役場庁舎の建替計画を進める五ヶ瀬町は、新庁舎建設に係る基本設計をまとめ、基本設計書の概要版をホームページで公開した。敷地内に建て替える新庁舎の規模は、S造一部RC造3階建、延床面積は約3200m2とする。引き続き、施設整備に係る実施設計を進め、計画が順調に進めば、10月頃にも本体建設工事の入札手続きに着手する見通しでいる。
経年に伴う施設や設備の老朽化及び狭隘化、各課の分散化、バリアフリー対策の不足、災害への脆弱性といった課題を解消し、町民サービスや行政効率の向上を図るため、新たな役場庁舎を建設する計画。現在は、新庁舎建設に係る基本計画及び基本・実施設計、各種申請業務を受託している石本建築事務所で設計業務が進む。
基本計画で掲げた新庁舎の建設コンセプトは「町民に開かれた誰もが使いやすい庁舎」「町民サービス、事務効率の向上を目指した機能的な庁舎」「町民の安心・安全な暮らしを支える拠点としての庁舎」「議会活動を推進する場」「簡素で効率的、経済的な庁舎」の5項目。基本設計でこれらのコンセプトを具体化した。
現庁舎の駐車場や教育委員会棟の跡地に建設する新庁舎は、構造をS造一部RC造、階数を地上3階建、延床面積を約3200m2とする。架構形式は耐震壁・ブレース付ラーメン構造。官庁施設の総合耐震計画基準を踏まえ、新庁舎の耐震安全性の分類は構造体をⅠ類、建築費構造部材をA類、建築設備を甲類とする。

========

演習課題
1. 学習テキストをもとに、次の問いに答えよ。
(a) 新庁舎の延床面積は約何m2か。
(b) 新庁舎の設計業務が進んでいる事務所の名称は何か。
(c) 新庁舎の架構形式は何か。
2. 学習テキストにある新庁舎の建設コンセプトを、すべて挙げよ。
3. 学習テキストのうち、「経年に伴う施設や設備の老朽化」を含む語句で始まり「A類、建築設備を甲類とする。」で終わる部分を、そのまま書き写せ。

========

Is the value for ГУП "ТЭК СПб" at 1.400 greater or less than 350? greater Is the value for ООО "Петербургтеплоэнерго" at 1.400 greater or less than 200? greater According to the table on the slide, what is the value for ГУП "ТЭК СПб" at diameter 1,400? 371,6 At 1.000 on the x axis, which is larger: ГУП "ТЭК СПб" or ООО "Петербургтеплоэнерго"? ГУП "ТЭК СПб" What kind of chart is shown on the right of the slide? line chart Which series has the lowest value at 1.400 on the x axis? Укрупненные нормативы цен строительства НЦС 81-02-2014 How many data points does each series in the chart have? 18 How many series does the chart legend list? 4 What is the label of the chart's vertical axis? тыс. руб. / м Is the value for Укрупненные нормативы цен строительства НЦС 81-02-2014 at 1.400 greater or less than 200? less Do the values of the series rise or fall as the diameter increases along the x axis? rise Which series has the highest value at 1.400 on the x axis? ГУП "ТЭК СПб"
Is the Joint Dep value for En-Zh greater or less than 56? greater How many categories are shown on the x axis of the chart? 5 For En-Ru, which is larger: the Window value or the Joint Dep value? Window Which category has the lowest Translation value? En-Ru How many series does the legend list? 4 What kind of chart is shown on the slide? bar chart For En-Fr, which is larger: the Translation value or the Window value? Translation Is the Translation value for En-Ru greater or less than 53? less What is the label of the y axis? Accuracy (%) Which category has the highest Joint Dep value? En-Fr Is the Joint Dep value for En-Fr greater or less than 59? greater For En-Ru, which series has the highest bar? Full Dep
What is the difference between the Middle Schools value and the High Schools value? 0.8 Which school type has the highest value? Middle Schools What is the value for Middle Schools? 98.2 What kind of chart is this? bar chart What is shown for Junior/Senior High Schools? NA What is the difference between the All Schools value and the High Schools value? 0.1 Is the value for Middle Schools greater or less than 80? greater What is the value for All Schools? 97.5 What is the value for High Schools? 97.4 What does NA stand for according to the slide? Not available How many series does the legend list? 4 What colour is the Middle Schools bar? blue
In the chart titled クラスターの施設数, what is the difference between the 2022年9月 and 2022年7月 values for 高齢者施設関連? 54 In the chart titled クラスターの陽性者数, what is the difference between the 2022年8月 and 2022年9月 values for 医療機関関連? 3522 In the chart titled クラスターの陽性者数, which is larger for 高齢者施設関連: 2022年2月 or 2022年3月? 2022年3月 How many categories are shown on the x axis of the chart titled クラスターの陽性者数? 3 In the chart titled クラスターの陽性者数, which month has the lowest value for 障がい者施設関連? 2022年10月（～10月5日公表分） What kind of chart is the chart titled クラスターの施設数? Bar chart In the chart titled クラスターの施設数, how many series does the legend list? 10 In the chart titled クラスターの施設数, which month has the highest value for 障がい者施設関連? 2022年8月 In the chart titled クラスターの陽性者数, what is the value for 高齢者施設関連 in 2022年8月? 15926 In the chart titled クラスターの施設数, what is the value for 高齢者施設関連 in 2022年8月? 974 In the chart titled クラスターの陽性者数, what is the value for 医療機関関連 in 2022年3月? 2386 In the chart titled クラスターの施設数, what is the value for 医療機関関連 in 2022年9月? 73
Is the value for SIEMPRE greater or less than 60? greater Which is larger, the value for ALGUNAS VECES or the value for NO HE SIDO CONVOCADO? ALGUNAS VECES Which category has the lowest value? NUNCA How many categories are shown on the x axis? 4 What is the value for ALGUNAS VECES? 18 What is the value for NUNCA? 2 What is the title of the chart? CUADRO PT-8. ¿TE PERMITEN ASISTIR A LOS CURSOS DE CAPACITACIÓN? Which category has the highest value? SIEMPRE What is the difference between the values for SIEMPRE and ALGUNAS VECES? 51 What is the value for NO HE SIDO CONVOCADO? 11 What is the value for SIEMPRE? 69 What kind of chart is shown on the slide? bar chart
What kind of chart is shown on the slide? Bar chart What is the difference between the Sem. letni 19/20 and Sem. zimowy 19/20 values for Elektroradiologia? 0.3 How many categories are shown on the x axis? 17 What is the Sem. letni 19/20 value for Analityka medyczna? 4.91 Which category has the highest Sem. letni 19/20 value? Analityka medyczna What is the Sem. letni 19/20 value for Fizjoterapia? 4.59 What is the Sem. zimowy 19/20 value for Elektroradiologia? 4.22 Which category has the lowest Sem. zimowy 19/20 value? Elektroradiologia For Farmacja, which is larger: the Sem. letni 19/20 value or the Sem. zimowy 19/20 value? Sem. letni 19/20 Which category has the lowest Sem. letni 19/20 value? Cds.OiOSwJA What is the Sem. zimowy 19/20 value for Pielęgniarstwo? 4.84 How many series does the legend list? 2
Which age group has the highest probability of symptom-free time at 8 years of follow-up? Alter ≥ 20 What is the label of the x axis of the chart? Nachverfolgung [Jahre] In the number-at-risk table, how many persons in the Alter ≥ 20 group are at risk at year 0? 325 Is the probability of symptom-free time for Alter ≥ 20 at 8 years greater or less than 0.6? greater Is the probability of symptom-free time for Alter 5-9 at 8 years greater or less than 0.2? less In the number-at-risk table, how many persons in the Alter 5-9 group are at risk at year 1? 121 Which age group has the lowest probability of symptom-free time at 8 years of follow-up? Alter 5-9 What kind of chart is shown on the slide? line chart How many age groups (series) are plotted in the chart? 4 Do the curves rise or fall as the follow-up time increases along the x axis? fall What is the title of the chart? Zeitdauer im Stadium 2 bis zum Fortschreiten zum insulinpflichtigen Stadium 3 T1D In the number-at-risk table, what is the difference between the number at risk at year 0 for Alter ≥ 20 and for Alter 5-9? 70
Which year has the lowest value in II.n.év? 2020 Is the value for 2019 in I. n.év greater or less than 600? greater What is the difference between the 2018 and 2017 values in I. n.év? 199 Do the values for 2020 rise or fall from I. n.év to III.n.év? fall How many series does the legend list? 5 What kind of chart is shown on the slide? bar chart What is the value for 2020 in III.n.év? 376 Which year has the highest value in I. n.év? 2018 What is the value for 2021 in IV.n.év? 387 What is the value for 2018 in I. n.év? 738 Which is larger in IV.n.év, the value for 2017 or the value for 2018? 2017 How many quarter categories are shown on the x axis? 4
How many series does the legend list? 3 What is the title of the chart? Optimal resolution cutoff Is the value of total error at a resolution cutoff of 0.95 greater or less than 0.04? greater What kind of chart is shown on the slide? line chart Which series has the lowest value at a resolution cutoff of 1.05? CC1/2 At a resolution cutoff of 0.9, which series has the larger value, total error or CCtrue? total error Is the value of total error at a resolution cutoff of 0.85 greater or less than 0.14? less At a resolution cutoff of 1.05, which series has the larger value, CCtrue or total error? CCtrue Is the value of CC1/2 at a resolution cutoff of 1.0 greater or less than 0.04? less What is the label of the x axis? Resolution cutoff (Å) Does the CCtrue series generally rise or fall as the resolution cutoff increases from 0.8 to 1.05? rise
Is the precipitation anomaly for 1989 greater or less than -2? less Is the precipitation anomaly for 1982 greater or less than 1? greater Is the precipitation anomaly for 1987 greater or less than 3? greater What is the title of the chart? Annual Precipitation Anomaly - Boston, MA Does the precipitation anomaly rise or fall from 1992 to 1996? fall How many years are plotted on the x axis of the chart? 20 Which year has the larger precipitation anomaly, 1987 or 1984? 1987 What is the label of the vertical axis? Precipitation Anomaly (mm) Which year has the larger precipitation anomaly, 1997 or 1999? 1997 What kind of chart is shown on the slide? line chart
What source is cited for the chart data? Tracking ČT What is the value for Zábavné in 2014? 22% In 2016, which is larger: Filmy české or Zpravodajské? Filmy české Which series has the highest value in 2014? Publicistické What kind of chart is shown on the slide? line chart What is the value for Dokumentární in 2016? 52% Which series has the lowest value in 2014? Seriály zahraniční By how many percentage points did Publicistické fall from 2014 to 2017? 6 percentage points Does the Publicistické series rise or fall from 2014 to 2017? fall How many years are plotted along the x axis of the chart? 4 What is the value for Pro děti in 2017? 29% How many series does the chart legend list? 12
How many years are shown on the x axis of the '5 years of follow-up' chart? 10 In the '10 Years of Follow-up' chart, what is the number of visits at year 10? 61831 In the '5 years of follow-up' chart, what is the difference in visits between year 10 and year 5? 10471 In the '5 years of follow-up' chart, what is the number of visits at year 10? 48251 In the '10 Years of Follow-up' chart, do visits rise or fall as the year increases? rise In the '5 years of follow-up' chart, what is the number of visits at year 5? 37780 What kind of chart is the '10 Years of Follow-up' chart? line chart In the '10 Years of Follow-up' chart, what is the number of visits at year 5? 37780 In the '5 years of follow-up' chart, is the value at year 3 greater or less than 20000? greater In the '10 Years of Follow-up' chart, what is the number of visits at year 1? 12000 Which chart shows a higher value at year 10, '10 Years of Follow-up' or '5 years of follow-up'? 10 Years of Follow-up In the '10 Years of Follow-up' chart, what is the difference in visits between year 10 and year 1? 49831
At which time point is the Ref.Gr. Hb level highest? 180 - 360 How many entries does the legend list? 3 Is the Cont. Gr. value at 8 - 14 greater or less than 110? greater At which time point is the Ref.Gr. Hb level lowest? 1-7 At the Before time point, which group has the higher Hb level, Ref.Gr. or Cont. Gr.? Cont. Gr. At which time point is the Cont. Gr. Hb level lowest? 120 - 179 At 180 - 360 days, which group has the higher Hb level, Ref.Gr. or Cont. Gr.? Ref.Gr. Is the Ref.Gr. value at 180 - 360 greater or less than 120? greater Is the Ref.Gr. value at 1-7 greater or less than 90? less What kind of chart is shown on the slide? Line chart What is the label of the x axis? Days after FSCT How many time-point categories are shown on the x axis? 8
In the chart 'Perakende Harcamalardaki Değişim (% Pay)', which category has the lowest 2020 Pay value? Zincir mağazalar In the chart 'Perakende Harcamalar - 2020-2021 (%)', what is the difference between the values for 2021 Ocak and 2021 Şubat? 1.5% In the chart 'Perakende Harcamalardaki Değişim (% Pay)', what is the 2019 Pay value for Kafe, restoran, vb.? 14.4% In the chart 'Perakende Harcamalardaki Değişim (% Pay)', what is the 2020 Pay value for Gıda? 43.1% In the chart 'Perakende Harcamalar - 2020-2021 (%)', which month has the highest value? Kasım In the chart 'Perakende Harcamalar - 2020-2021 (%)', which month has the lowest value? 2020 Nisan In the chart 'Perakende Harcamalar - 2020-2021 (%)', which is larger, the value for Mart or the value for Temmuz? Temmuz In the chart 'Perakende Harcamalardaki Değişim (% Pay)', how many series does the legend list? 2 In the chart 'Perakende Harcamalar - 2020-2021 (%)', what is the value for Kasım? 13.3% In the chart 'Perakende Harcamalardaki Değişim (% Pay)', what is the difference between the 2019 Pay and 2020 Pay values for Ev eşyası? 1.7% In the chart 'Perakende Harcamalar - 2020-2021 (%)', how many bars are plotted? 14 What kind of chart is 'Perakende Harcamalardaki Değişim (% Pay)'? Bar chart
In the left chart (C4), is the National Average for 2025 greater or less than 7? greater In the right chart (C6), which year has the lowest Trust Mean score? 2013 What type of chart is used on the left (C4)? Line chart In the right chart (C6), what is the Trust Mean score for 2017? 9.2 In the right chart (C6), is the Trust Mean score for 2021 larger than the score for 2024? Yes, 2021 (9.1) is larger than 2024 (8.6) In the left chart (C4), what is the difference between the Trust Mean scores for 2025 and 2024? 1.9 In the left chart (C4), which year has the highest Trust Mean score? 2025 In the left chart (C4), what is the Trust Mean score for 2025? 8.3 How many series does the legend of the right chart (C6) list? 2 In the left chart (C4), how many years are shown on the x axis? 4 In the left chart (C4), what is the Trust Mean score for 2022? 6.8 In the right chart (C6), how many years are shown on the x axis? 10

========

課題別解答
1.
(a) 約3200m2
(b) 石本建築事務所
(c) 耐震壁・ブレース付ラーメン構造

2.
・町民に開かれた誰もが使いやすい庁舎
・町民サービス、事務効率の向上を目指した機能的な庁舎
・町民の安心・安全な暮らしを支える拠点としての庁舎
・議会活動を推進する場
・簡素で効率的、経済的な庁舎

3.
経年に伴う施設や設備の老朽化及び狭隘化、各課の分散化、バリアフリー対策の不足、災害への脆弱性といった課題を解消し、町民サービスや行政効率の向上を図るため、新たな役場庁舎を建設する計画。現在は、新庁舎建設に係る基本計画及び基本・実施設計、各種申請業務を受託している石本建築事務所で設計業務が進む。
基本計画で掲げた新庁舎の建設コンセプトは「町民に開かれた誰もが使いやすい庁舎」「町民サービス、事務効率の向上を目指した機能的な庁舎」「町民の安心・安全な暮らしを支える拠点としての庁舎」「議会活動を推進する場」「簡素で効率的、経済的な庁舎」の5項目。基本設計でこれらのコンセプトを具体化した。
現庁舎の駐車場や教育委員会棟の跡地に建設する新庁舎は、構造をS造一部RC造、階数を地上3階建、延床面積を約3200m2とする。架構形式は耐震壁・ブレース付ラーメン構造。官庁施設の総合耐震計画基準を踏まえ、新庁舎の耐震安全性の分類は構造体をⅠ類、建築費構造部材をA類、建築設備を甲類とする。